■ Page ■
* Start *

# Cargo lift



## bk2609 (Feb 10, 2005)

Anyone ever attempt to build a cargo lift / elevator for a beach house ?


----------



## MEGABITE (May 21, 2004)

The ones this guy builds are awesome!

http://2coolfishing.com/ttmbforum/showthread.php?t=271662&highlight=beach+house+lift


----------



## speckle-catcher (May 20, 2004)

one of my neighbors did.

I've seen pics of it - but not sure exactly how...he built the basket out of PVC pipe.


----------



## smooth move (Dec 10, 2007)

*hoist*

seen several built using electric chainfalls. a electrician can wire in stop switches and dual controls.


----------



## Hooked (Oct 15, 2004)

Not a beach house but a friend built an elevator/lift at their lake cabin using the lifting mechanism from a fork lift including the hydraulics. It's been working great for about 15 years.


----------



## trout250 (Aug 24, 2005)

we have one, the mechanism is basically the same as a boat lift, piece of galvanized c chanel for guide on each side , lift basket is welded up c chanel treated wood frame bolted to it. Has call buttons and auto stop at top. bout 8 yrs old. outside structure is framed up and covered with the plastic lattice work , small gabled roof, can haul as large as 3ft by 3ft in it


----------



## Andy Brook (Dec 20, 2021)

Cargo lift, generally there are two post cargo lift and four post cargo lift.


----------



## RB II (Feb 26, 2009)

I installed a 4'x8' cargo hoist type basket in my garage. Operates much like a boat lift. I don't have the name/brand at hand, but it works great. Decked a good space above my garage and built shelving up there. The lift is awesome for 150 qt coolers, XL totes full of decorations, tool boxes. Mine is rated for 400 lbs of lifting capacity, so I can put all kinds of stuff up there.


----------

* End *

■ Provided material ■
* Start *

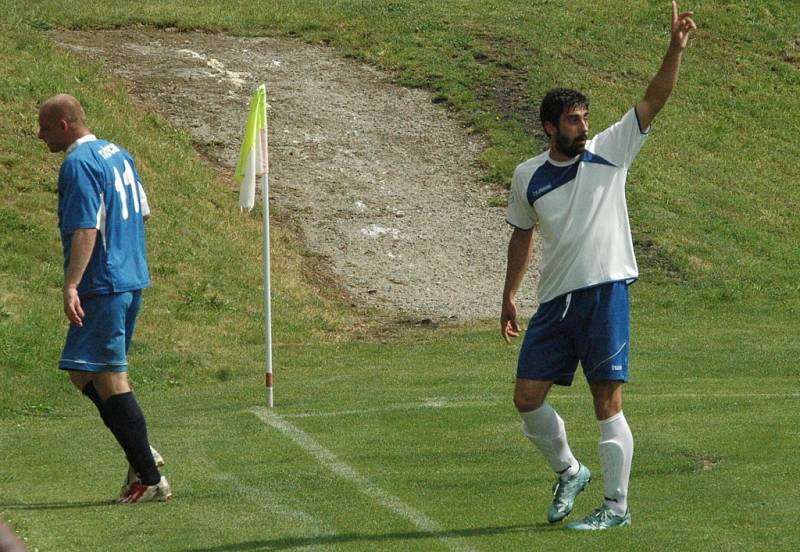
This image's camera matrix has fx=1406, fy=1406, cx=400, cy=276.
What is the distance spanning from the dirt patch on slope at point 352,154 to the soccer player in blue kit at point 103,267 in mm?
11836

* End *

■ Stated goal 1 ■
List the username of every poster in the cargo lift thread.
■ Stated goal 2 ■
From the cargo lift thread, copy everything from "## trout250 (Aug" down to "(Dec 20, 2021)".

■ Full answer 1 ■
bk2609, MEGABITE, speckle-catcher, smooth move, Hooked, trout250, Andy Brook, RB II

■ Full answer 2 ■
## trout250 (Aug 24, 2005)

we have one, the mechanism is basically the same as a boat lift, piece of galvanized c chanel for guide on each side , lift basket is welded up c chanel treated wood frame bolted to it. Has call buttons and auto stop at top. bout 8 yrs old. outside structure is framed up and covered with the plastic lattice work , small gabled roof, can haul as large as 3ft by 3ft in it


----------



## Andy Brook (Dec 20, 2021)